Others will be required to report trades and transactions to the right place in a no-deal Brexit. If company’s reporting obligation is to FCA only, trades/transactions reports must be submitted with UK TR/ARM. In case company’s reporting obligation is to other EU National Competent Authorities only, report must be submitted to an EU-based TR/ARM. In a situation where company have dual reporting obligations, report must be submitted to the respective UK and EU TR/ARM.
Considering that, all investment companies need to review their current arrangements and ensure they are suitable in the event of a no-deal Brexit. This may mean setting up a new contract and reporting arrangements with a new TR/ARM which may or may not be related to the one currently being used. Firms using a delegated reporting provider should check that the appropriate arrangements are being made.
According to the FCA the main idea is that all companies should continue to prepare for all Brexit scenarios given the state of negotiations. Negotiations are going on informally between the EU and the UK but the next step EU Council will take place in mid-October.
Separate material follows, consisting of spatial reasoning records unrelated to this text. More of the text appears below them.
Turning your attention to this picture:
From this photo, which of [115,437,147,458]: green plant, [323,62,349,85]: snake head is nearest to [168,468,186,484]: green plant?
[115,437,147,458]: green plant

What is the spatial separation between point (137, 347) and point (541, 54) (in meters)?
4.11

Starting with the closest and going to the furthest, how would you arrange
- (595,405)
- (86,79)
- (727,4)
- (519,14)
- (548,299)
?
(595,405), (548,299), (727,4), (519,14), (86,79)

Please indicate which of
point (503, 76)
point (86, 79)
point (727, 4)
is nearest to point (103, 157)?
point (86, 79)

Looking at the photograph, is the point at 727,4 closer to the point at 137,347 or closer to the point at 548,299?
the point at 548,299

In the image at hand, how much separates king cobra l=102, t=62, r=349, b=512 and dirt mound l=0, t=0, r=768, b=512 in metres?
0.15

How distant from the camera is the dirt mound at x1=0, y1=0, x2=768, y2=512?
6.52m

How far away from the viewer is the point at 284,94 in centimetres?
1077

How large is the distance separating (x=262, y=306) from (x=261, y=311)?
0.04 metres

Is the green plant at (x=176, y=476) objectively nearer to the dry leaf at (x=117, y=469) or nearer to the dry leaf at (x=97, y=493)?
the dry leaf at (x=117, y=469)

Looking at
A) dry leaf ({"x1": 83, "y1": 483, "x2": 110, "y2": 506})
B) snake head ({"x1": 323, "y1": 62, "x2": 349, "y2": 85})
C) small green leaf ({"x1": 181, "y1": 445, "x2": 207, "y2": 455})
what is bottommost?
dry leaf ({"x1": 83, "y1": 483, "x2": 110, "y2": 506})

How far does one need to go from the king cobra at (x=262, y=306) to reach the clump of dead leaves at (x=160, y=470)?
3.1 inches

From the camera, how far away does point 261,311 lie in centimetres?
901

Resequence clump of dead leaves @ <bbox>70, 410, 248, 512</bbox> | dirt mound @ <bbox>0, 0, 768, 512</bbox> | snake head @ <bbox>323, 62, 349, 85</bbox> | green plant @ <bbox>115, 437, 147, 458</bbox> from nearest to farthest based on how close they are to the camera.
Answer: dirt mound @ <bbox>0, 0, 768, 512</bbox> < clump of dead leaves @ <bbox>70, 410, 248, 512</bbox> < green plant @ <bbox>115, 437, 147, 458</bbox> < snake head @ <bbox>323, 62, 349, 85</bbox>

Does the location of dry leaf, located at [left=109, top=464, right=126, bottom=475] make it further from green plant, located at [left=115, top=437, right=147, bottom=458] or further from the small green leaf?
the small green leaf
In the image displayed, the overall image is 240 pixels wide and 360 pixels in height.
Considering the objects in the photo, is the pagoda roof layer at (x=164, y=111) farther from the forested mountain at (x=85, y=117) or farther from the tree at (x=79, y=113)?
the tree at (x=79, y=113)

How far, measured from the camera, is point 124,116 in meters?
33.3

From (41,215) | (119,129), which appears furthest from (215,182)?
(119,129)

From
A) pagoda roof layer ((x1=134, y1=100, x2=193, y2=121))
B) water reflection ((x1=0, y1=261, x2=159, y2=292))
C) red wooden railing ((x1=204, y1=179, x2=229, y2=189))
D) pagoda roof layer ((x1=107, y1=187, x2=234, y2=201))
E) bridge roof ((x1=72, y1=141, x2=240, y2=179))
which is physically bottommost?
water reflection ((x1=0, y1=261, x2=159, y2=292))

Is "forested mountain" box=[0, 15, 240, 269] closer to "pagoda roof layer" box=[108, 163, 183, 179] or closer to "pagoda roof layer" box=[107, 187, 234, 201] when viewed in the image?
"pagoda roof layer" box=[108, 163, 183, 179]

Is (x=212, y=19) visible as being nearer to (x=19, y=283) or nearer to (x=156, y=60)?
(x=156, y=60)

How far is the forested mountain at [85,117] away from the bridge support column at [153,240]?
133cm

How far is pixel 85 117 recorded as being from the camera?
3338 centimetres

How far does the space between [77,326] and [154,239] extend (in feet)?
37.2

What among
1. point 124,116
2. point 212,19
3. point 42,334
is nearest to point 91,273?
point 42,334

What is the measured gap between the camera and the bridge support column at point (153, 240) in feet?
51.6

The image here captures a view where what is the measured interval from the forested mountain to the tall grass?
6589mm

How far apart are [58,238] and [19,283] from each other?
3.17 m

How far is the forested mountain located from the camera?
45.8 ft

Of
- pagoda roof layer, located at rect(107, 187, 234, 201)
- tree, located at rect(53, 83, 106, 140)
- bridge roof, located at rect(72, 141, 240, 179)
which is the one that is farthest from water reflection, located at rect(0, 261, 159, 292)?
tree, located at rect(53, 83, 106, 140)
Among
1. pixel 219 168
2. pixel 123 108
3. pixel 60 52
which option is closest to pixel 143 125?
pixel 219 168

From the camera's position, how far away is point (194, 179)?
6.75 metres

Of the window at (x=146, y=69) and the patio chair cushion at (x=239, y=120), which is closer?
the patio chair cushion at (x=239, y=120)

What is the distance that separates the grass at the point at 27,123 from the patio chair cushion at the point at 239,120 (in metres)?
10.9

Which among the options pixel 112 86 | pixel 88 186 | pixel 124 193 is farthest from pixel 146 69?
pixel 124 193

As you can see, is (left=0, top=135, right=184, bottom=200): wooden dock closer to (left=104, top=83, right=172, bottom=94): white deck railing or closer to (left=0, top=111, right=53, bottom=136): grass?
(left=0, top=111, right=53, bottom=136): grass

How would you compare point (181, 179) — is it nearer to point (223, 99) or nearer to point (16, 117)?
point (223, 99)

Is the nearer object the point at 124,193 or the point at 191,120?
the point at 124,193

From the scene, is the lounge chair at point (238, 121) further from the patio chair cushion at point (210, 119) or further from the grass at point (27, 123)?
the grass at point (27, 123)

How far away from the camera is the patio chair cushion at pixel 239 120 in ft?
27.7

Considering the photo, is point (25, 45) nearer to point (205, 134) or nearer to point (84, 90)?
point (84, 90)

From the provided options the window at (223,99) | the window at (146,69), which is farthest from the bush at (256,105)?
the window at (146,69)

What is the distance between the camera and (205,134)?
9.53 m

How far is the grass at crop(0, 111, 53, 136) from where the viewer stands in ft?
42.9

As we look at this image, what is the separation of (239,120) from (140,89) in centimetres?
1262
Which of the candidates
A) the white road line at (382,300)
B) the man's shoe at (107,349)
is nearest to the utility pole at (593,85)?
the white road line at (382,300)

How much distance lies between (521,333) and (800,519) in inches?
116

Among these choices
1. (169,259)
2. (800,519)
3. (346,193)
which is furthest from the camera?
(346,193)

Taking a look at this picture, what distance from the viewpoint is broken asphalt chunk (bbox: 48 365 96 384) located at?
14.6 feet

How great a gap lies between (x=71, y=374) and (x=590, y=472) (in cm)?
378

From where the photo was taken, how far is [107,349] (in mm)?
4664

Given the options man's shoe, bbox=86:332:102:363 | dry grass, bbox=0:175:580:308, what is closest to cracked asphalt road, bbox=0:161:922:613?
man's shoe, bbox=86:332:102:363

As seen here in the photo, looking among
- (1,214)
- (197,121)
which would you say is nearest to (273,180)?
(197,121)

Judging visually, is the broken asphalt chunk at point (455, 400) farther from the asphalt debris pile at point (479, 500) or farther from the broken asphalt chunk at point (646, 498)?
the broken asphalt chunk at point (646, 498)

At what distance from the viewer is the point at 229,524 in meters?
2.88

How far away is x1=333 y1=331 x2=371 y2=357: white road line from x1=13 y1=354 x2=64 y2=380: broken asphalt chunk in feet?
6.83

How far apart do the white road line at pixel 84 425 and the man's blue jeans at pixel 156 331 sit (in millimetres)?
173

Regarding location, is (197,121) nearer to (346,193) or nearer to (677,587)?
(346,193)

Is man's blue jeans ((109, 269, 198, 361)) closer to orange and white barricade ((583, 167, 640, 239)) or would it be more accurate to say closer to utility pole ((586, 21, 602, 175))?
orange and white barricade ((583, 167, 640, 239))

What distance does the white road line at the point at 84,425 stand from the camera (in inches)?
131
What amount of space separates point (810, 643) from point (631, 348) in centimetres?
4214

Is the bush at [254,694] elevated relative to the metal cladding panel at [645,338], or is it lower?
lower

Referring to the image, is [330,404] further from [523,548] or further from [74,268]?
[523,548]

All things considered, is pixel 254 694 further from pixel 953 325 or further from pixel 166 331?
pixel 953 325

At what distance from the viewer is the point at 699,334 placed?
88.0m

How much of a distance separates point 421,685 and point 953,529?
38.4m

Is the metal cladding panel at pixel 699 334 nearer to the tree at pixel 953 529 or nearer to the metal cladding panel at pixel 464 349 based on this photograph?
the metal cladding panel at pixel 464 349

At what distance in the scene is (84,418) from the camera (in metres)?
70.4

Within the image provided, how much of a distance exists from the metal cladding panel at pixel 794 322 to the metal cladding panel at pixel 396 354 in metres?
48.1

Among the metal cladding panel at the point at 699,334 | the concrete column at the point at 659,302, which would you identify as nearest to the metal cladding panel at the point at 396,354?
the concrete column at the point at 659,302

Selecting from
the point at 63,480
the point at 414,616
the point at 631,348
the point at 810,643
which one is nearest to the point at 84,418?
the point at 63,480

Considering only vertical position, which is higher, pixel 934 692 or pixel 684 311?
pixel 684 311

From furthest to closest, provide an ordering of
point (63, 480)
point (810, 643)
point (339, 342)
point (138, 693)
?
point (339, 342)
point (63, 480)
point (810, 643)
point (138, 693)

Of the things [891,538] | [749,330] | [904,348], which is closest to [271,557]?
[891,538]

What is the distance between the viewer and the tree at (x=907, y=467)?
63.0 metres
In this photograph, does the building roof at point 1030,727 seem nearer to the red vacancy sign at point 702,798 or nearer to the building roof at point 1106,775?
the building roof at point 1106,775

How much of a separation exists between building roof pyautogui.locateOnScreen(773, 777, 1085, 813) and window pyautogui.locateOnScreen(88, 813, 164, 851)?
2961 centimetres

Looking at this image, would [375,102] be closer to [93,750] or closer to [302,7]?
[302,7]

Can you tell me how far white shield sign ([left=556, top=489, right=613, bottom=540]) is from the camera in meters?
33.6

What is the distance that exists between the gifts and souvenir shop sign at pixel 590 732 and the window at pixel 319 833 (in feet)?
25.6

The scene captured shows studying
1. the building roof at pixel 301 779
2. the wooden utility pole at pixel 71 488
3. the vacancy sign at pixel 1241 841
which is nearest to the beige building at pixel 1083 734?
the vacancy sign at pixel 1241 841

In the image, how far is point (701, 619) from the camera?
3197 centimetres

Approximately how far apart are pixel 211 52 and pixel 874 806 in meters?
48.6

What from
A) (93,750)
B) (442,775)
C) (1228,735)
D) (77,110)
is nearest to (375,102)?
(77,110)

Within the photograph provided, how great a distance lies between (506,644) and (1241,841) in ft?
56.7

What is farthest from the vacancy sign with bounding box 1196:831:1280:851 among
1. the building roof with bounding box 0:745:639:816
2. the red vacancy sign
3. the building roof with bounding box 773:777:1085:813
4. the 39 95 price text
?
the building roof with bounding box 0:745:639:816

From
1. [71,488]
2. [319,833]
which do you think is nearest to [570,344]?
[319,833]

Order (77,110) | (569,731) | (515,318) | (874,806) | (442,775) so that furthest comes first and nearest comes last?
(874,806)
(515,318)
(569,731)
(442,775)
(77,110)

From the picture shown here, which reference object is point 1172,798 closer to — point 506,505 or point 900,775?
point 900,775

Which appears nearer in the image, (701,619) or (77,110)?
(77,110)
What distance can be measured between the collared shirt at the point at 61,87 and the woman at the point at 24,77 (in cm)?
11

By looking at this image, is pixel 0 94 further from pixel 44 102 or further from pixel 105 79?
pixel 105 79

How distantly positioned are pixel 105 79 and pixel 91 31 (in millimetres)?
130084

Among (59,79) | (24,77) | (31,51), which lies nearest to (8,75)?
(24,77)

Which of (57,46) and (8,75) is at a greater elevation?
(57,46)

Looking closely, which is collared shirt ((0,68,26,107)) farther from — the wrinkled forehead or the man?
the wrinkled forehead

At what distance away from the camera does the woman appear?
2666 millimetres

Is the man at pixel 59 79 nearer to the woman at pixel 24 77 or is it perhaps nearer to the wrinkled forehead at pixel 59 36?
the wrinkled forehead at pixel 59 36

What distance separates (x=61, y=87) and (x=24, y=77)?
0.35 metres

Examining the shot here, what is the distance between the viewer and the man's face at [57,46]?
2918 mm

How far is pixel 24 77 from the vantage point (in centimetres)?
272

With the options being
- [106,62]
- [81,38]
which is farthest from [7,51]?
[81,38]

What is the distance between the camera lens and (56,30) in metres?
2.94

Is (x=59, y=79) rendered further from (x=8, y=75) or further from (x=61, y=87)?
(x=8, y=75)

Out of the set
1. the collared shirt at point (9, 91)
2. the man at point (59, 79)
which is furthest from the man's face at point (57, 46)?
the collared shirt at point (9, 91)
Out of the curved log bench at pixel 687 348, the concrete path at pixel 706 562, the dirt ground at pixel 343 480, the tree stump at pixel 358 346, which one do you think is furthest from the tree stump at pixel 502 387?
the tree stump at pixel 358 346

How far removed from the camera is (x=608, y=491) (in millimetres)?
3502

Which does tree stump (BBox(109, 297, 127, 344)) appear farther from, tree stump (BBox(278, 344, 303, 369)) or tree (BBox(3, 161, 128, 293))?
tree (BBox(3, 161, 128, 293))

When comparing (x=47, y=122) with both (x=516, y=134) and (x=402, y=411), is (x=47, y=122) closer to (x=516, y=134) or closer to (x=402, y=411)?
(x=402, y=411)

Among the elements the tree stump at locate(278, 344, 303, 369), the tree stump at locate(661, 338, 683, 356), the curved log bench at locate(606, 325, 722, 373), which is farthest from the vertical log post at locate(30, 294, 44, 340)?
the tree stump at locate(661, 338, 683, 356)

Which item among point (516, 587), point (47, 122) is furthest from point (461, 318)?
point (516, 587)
The UK Prime Minister has announced before that if no agreement is reached by then, the UK is heading for a no-deal Brexit.
In case of a no-deal Brexit, reporting obligations in the UK will be the same as those under MiFIR/MiFID II as they have been adopted locally by the UK parliament, but the UK is looking to make changes and separate from the EU requirements.
However, EU based companies that has executed its transactions through a UK branch, are obligated to report dually. The FCA announced that the branch will no longer be able to discharge the reporting obligations by transmitting orders to the other entities. In no-deal Brexit scenario, the EMIR reports will need to be split by the jurisdiction of the investment firms rather than the location of its branches.